● **AVAILABLE DATA**

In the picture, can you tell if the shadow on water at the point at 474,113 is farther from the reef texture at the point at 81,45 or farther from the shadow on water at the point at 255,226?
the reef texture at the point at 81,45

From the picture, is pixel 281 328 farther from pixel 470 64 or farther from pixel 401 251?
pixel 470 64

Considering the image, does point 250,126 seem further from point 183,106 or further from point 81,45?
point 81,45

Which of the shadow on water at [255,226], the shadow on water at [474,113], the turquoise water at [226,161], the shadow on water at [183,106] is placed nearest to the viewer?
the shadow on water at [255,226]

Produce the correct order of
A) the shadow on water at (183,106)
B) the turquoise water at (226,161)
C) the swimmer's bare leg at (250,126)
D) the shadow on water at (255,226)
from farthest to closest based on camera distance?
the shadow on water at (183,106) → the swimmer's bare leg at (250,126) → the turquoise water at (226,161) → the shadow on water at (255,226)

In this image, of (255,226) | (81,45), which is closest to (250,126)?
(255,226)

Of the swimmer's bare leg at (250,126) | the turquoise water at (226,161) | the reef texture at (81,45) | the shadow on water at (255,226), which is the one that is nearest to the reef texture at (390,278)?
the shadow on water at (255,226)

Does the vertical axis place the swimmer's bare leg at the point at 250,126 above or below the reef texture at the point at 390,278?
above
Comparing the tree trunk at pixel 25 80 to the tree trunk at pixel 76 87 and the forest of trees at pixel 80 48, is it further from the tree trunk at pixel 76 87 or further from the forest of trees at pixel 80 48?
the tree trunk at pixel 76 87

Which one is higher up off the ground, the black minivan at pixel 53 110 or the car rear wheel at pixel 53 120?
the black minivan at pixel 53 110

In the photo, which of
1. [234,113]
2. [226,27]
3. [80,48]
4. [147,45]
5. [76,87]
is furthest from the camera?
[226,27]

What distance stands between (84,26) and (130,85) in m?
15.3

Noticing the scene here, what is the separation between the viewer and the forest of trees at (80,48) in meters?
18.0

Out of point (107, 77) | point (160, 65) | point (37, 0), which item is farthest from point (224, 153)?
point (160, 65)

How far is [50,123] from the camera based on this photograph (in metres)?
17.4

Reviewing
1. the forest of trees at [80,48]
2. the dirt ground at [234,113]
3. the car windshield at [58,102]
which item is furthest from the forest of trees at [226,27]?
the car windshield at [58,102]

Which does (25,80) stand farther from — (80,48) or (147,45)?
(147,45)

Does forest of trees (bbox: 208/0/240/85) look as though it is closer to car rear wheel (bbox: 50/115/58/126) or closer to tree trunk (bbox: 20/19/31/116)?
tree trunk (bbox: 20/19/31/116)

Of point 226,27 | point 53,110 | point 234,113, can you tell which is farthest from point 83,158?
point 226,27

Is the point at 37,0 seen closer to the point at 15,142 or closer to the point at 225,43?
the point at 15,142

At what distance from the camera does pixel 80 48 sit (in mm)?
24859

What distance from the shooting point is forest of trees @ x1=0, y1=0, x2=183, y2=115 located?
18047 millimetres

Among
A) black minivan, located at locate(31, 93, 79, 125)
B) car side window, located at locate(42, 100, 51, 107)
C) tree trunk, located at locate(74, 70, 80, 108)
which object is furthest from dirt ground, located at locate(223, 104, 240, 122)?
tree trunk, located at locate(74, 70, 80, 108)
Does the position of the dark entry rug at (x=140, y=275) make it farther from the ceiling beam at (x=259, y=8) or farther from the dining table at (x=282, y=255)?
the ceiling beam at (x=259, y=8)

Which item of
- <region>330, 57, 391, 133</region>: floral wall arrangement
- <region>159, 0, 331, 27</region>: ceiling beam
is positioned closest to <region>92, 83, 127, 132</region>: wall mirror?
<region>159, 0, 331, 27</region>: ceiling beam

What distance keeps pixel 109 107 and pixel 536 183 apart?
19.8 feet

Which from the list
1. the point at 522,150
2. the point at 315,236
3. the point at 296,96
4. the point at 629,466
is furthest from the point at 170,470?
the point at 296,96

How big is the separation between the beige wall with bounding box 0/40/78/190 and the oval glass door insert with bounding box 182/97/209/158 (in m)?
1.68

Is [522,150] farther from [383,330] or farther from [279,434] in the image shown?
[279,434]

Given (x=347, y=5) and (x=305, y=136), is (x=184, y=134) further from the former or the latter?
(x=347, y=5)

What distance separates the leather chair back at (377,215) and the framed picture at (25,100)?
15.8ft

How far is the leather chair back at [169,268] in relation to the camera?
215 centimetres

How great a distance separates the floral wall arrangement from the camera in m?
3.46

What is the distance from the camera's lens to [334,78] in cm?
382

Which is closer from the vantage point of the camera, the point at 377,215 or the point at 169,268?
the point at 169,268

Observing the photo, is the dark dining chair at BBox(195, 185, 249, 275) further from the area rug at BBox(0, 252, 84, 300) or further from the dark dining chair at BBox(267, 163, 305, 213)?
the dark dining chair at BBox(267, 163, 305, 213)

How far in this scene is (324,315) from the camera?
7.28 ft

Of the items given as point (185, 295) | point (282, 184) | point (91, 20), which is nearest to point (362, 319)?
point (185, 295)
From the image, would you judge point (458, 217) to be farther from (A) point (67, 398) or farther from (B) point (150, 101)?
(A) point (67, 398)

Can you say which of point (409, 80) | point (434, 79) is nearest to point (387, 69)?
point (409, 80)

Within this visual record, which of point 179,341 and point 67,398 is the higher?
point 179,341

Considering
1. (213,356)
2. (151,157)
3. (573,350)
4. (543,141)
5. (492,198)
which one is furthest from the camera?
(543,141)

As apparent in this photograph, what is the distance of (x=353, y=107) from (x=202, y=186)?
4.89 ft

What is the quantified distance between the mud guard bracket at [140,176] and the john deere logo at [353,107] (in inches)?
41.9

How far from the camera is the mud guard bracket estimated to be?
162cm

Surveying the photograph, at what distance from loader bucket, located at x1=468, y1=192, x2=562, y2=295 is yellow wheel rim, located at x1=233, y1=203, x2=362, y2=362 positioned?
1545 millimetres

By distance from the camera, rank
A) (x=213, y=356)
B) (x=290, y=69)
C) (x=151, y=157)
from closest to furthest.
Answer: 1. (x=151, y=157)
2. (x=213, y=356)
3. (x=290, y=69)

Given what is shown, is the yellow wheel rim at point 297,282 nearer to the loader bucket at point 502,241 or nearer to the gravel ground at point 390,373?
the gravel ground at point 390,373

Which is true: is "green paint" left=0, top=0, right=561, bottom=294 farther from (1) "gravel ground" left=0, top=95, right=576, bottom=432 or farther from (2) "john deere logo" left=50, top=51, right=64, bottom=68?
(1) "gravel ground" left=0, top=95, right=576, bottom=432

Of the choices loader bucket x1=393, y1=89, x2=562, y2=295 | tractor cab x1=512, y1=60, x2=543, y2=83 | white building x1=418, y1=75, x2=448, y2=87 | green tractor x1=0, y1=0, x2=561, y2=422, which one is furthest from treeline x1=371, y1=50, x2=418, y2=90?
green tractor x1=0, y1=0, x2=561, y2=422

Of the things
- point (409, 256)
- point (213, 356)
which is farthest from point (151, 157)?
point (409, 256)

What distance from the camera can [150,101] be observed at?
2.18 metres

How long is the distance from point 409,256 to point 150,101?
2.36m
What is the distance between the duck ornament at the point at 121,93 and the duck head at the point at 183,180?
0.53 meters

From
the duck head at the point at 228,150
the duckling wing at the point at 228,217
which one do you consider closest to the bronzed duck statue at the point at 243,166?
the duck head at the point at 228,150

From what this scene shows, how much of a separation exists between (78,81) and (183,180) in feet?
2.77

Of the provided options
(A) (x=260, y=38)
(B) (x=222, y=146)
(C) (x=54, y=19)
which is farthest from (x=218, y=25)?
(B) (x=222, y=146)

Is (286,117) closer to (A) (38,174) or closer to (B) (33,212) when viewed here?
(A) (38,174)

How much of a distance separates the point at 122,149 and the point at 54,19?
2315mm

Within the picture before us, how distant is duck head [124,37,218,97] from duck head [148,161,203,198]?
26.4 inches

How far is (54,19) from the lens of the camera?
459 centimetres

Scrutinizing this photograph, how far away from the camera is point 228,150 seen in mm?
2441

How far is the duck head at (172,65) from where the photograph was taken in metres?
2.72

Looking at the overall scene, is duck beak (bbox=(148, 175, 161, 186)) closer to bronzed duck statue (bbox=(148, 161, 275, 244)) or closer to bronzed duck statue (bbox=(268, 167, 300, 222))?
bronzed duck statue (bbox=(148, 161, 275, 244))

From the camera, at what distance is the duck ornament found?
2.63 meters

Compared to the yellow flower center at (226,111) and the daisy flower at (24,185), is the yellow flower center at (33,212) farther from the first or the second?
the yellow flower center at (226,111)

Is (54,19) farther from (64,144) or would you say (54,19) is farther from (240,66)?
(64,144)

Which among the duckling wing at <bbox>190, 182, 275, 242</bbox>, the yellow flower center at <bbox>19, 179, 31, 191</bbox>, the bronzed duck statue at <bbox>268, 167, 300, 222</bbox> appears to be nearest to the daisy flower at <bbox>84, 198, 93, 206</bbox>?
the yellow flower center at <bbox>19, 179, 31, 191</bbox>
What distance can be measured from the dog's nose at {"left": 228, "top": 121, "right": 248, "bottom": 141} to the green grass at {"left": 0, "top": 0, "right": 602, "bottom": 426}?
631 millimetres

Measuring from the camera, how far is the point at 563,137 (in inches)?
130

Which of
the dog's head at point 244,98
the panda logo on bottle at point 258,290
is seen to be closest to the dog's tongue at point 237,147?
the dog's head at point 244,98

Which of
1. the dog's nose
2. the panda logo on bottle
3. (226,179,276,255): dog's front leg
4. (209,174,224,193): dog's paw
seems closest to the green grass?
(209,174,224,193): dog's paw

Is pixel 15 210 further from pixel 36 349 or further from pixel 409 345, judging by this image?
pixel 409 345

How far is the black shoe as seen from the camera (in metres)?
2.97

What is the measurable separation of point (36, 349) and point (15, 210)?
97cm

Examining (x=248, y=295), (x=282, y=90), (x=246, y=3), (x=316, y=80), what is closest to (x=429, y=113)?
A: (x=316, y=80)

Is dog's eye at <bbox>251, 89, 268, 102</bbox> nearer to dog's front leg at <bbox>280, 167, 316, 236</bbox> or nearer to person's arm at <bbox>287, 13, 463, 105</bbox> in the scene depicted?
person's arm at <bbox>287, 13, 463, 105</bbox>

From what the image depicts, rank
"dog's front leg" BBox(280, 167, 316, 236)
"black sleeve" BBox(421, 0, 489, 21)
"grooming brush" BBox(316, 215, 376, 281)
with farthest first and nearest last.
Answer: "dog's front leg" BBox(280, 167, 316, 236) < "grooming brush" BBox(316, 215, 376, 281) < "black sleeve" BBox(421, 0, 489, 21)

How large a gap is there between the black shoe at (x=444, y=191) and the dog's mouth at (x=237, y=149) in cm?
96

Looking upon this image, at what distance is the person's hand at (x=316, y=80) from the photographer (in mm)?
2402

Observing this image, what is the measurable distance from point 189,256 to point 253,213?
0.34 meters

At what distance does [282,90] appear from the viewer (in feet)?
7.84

● **WRITTEN INSTRUCTION**
Render the lines from the one containing "Looking at the" through the one containing "631 millimetres", inclusive, as a JSON list of strings with one string per line, omitting blank lines.

● **ANSWER**
[
  "Looking at the overall scene, is duck beak (bbox=(148, 175, 161, 186)) closer to bronzed duck statue (bbox=(148, 161, 275, 244)) or closer to bronzed duck statue (bbox=(268, 167, 300, 222))?",
  "bronzed duck statue (bbox=(148, 161, 275, 244))",
  "From the camera, at what distance is the duck ornament found?",
  "2.63 meters",
  "Compared to the yellow flower center at (226,111) and the daisy flower at (24,185), is the yellow flower center at (33,212) farther from the first or the second?",
  "the yellow flower center at (226,111)",
  "Is (54,19) farther from (64,144) or would you say (54,19) is farther from (240,66)?",
  "(64,144)",
  "Which among the duckling wing at <bbox>190, 182, 275, 242</bbox>, the yellow flower center at <bbox>19, 179, 31, 191</bbox>, the bronzed duck statue at <bbox>268, 167, 300, 222</bbox> appears to be nearest to the daisy flower at <bbox>84, 198, 93, 206</bbox>?",
  "the yellow flower center at <bbox>19, 179, 31, 191</bbox>",
  "What distance can be measured from the dog's nose at {\"left\": 228, \"top\": 121, \"right\": 248, \"bottom\": 141} to the green grass at {\"left\": 0, \"top\": 0, \"right\": 602, \"bottom\": 426}?",
  "631 millimetres"
]